Mais cet aspect se mélange d’une manière totalement indue à de soi-disant principes laïques. Abandonnons la droite à ses haines, et attristons nous de l’incroyable ignorance de ces interrogations chez le républicain qu’est Jean-Luc Mélenchon. Il nous dit doctement: «Le mouvement ouvrier a toujours payé le passage à la religion et à l’ostentation». Pardon? Quand la JOC s’est rapprochée de la gauche (dans JOC il y a «chrétien» non?), on l’a «payé»? Les plus anciens gardent le souvenir respectueux de l‘engagement du groupe «Témoignage Chrétien» dans la défense du droit à l’indépendance du peuple algérien. Une question à Mélenchon et Laurent : si ce groupe demandait à rejoindre le Front de Gauche, vous refuseriez? Et si maintenant un groupe «Témoignage Musulman» se présentait avec la même demande? Allez savoir pourquoi je suis si sûr de la réponse dans les deux cas…

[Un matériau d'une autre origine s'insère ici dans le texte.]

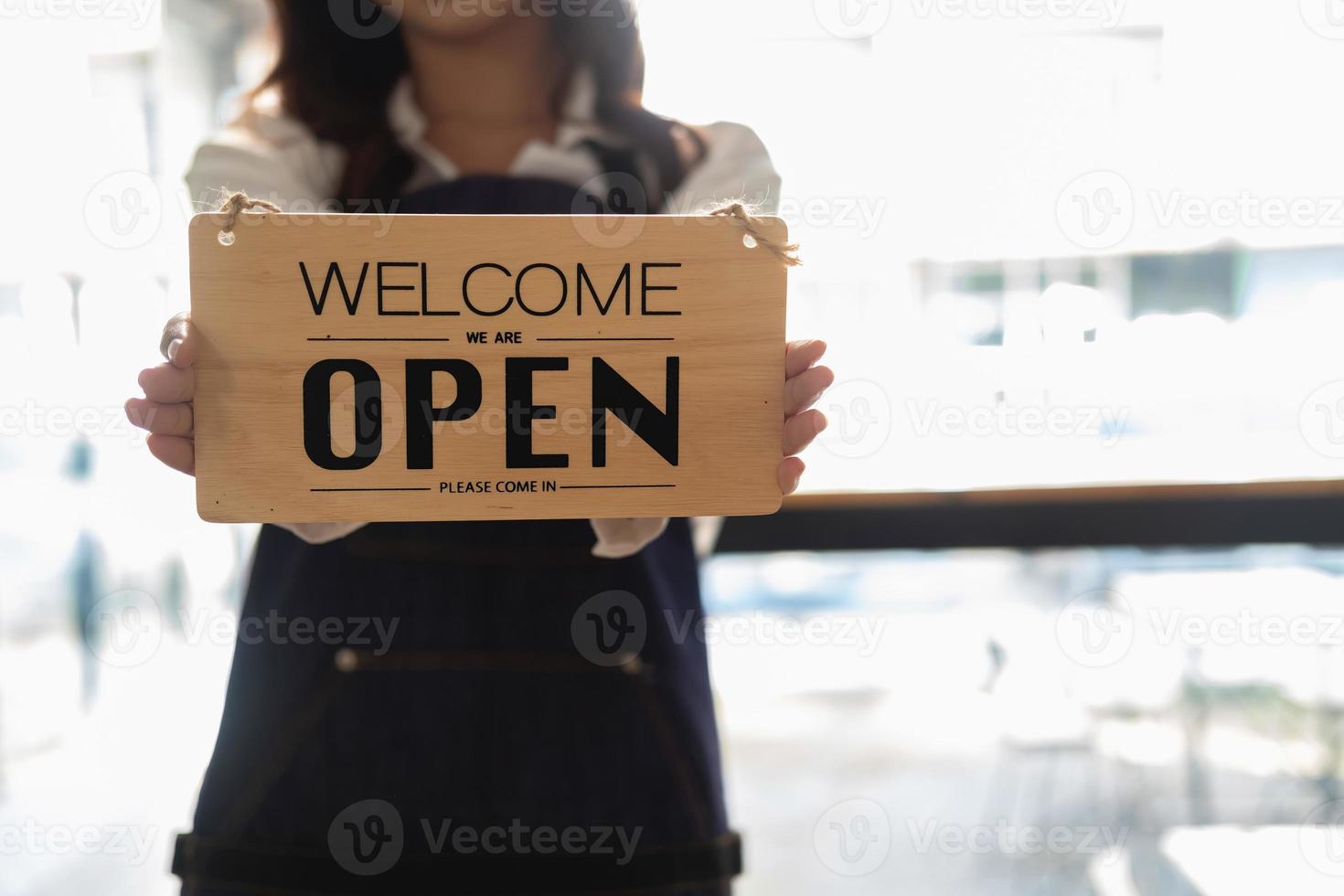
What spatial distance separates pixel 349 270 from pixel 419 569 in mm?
359

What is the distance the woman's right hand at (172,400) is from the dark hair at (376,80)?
13.0 inches

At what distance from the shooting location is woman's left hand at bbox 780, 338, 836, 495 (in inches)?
28.8

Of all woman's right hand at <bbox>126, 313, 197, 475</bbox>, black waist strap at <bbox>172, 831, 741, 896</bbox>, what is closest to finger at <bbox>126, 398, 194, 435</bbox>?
woman's right hand at <bbox>126, 313, 197, 475</bbox>

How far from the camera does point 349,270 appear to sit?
0.70m

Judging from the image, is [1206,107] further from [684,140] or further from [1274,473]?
[684,140]

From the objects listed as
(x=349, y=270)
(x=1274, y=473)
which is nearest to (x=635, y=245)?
(x=349, y=270)

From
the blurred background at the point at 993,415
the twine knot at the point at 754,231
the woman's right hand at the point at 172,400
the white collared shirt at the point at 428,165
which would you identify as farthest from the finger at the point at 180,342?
the blurred background at the point at 993,415

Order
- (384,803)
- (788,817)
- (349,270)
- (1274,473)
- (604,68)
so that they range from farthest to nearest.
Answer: (788,817) < (1274,473) < (604,68) < (384,803) < (349,270)

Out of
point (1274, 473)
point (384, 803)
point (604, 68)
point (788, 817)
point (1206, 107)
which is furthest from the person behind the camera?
point (788, 817)

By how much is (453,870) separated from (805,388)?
2.15ft

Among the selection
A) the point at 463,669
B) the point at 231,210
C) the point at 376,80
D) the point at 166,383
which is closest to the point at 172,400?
the point at 166,383

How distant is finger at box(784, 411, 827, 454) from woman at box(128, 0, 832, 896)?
0.66ft

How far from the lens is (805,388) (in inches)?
28.7

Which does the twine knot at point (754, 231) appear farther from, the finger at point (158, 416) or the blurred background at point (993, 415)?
the blurred background at point (993, 415)
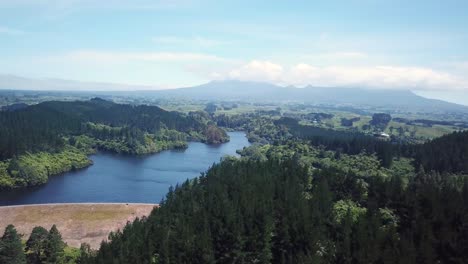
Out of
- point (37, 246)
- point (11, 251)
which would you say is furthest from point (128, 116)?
point (11, 251)

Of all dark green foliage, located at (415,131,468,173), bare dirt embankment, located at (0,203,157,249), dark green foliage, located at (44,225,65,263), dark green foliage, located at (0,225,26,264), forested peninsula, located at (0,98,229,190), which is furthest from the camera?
forested peninsula, located at (0,98,229,190)

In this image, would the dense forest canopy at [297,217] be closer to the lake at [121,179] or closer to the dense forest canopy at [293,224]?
the dense forest canopy at [293,224]

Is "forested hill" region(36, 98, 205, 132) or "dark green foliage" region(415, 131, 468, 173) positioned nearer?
"dark green foliage" region(415, 131, 468, 173)

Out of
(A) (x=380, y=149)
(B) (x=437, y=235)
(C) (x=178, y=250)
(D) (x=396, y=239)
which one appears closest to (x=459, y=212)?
(B) (x=437, y=235)

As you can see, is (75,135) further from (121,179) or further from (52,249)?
(52,249)

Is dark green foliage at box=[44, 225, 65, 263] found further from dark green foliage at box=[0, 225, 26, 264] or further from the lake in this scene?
the lake

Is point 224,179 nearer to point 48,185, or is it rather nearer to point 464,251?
point 464,251

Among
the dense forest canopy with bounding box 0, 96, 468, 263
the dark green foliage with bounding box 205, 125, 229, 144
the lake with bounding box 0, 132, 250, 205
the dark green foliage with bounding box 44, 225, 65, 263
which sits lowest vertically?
the lake with bounding box 0, 132, 250, 205

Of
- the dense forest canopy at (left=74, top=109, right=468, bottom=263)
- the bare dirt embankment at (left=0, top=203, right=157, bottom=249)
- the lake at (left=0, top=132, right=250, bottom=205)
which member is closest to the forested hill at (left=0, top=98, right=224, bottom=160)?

Nous menons suffisamment de combats communs contre le racisme avec le PG pour ne pas engager une seule seconde contre lui un mauvais procès. Mais, en ne prenant pas la mesure (lui comme le PCF) de la nature profondément xénophobe de la tempête médiatique créée par la droite contre le NPA, ils prennent une lourde responsabilité.

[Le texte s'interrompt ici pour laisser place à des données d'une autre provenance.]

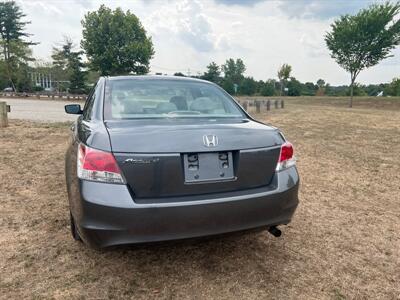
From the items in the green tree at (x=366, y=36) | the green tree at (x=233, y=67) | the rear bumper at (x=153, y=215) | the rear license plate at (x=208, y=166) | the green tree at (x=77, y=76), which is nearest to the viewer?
the rear bumper at (x=153, y=215)

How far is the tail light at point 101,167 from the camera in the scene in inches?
76.3

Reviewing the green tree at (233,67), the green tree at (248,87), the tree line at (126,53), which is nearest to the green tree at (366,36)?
the tree line at (126,53)

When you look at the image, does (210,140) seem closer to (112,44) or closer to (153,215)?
(153,215)

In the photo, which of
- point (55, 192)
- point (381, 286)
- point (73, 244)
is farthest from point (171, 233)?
point (55, 192)

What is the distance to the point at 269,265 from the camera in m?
2.61

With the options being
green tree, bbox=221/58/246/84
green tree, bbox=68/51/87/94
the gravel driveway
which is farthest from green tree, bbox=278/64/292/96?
the gravel driveway

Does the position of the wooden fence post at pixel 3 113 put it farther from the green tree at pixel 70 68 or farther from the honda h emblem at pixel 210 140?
the green tree at pixel 70 68

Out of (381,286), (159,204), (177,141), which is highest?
(177,141)

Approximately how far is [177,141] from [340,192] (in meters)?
3.21

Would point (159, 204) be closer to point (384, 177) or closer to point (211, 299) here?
point (211, 299)

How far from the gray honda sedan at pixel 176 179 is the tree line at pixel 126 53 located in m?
31.0

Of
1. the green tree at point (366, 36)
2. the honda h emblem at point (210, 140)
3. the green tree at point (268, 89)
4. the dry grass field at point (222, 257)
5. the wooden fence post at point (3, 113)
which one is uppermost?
the green tree at point (366, 36)

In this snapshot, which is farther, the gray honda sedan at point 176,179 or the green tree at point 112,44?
the green tree at point 112,44

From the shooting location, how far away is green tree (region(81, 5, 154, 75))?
3522 centimetres
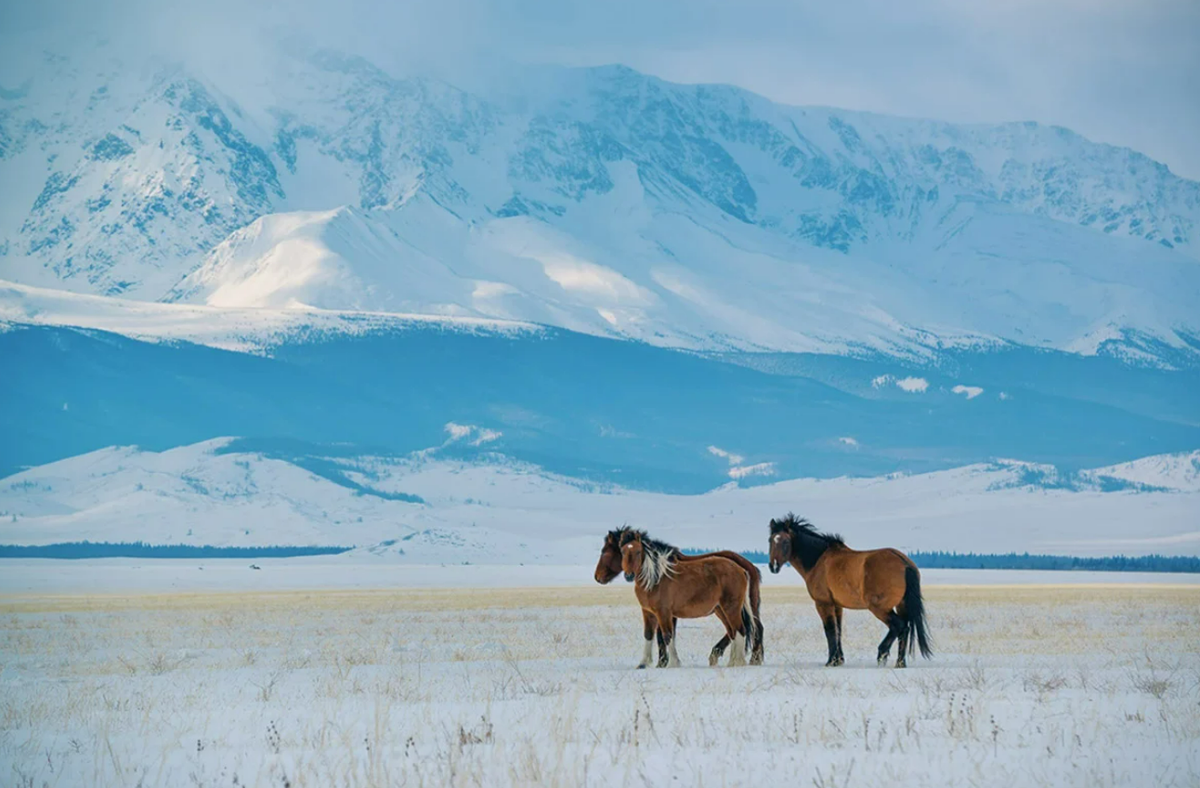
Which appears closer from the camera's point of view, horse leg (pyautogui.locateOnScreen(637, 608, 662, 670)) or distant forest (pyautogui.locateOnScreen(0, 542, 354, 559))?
horse leg (pyautogui.locateOnScreen(637, 608, 662, 670))

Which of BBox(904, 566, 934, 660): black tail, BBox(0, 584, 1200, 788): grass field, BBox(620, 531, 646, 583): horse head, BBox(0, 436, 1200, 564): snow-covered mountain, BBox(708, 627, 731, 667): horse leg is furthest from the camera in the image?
BBox(0, 436, 1200, 564): snow-covered mountain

«Aurélie Filippetti qui demande à Besancenot de “relire Marx” n’a jamais dû le feuilleter»


Incroyable ignorance disais-je. Car derrière le terme de laïcité se cachent de nombreuses interprétations, et, en ce qui concerne la gauche, au moins deux principales. Aurélie Filippetti qui demande à Besancenot de«relire Marx» n’a jamais dû même le feuilleter pour faire un tel contresens sur le fameux«opium du peuple». Le principal de ce que dit l’illustre barbu dans ce texte est que« éxiger qu'il soit renoncé aux illusions concernant notre propre situation, c'est exiger qu'il soit renoncé à une situation qui a besoin d'illusions.».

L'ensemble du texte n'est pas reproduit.